Old Callings, New Reality

Cliff Hauptman ’69, M.F.A.’73
Mike Lovett
Cliff Hauptman ’69, M.F.A.’73

Cliff Hauptman ’69, M.F.A.’73, is turning a lifelong interest in art into a new avocation — digital drawing. Hauptman, director of communications at the Pike School, an independent school in Andover, Mass., makes his drawings using Adobe Illustrator. Unlike digital photography, which formats images as bitmaps, Illustrator and similar programs create vector graphics.

Viewers of Hauptman’s works (www.cliffhauptman.com) often assume them to be photographs. Yet they contain no photographic elements. Each shape is drawn by hand — in this case, a mouse — and each bit of color and shading is individually applied to each shape. “It often takes a great deal of experimentation with combinations of effects to achieve the qualities I’m after,” says Hauptman. “Serendipity plays a large and enjoyable part of the process.”

Hauptman is also a prolific writer about another of his interests, fly-fishing. After 23 years in print, Hauptman’s “Basic Freshwater Fishing,” one of more than 32,000 fishing titles carried by Amazon.com, still lists among the top 50 bestsellers on the subject.
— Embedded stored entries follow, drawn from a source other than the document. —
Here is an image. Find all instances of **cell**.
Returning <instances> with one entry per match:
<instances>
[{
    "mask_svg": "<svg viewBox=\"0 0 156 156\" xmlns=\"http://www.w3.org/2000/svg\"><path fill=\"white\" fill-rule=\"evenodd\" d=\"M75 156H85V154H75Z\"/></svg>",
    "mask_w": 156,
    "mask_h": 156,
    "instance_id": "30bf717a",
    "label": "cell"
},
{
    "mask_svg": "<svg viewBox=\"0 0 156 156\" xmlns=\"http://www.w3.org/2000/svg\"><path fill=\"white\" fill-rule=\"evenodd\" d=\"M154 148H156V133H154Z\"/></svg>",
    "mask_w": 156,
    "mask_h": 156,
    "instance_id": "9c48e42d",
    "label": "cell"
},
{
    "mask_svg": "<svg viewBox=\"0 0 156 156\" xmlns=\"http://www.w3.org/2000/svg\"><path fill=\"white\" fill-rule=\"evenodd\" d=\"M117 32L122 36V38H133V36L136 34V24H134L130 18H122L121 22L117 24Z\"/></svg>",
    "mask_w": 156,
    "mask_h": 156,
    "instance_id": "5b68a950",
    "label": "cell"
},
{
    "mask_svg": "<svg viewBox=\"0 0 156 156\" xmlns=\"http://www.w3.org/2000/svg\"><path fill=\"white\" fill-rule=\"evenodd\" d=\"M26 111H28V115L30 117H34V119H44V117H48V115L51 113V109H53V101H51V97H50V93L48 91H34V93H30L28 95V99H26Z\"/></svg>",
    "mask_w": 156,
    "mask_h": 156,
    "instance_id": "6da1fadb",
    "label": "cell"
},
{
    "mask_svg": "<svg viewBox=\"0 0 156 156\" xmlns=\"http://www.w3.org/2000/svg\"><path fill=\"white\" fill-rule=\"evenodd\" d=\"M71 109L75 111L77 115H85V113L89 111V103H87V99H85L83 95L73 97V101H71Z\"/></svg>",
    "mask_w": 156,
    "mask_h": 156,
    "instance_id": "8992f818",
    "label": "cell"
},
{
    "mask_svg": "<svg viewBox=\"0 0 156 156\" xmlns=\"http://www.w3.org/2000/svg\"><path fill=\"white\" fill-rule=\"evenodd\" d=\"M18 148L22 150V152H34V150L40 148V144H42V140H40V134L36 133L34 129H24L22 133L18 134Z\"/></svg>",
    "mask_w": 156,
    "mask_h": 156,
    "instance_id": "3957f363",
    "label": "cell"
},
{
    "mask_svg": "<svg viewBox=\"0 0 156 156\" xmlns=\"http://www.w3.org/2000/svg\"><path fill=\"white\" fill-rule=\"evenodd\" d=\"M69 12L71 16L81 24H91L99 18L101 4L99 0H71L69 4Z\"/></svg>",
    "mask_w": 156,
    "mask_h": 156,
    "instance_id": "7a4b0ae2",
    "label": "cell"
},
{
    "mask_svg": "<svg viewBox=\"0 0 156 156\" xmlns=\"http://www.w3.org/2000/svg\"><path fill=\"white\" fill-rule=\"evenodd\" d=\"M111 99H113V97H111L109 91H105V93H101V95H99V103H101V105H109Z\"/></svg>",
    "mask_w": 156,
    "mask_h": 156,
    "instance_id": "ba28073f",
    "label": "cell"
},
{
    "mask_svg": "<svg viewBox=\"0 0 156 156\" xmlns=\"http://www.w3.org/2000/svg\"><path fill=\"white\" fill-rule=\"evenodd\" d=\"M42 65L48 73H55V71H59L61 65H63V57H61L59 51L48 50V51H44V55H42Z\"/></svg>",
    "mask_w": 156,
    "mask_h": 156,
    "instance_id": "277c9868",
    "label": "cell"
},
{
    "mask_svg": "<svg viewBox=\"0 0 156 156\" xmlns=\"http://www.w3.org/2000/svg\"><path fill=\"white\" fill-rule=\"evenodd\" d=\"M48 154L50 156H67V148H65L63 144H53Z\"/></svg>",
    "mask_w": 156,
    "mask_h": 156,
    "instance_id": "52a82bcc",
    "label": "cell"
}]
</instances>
“Not many Brandeis alumni write about fishing,” says Hauptman, who from 1993 to 2005 was the editor of Brandeis Review, as the university magazine was then called. “But the watchword of successful writing is to write about what you know. Sure enough, after years of trying to sell various pieces to magazines, I finally started writing about my passion for fishing, and the market proved insatiable.”

An English major, Hauptman fondly recalls his favorite professors, Bob Preyer, Karen Klein and his much beloved art professor, Gerry Bernstein, who died in 2006. “I could just as easily have chosen to major in art, as did my brother, Michael ’73, and my daughter, Molly ’07,” says Hauptman. But as his latest work shows, it’s never too late to pursue your passions.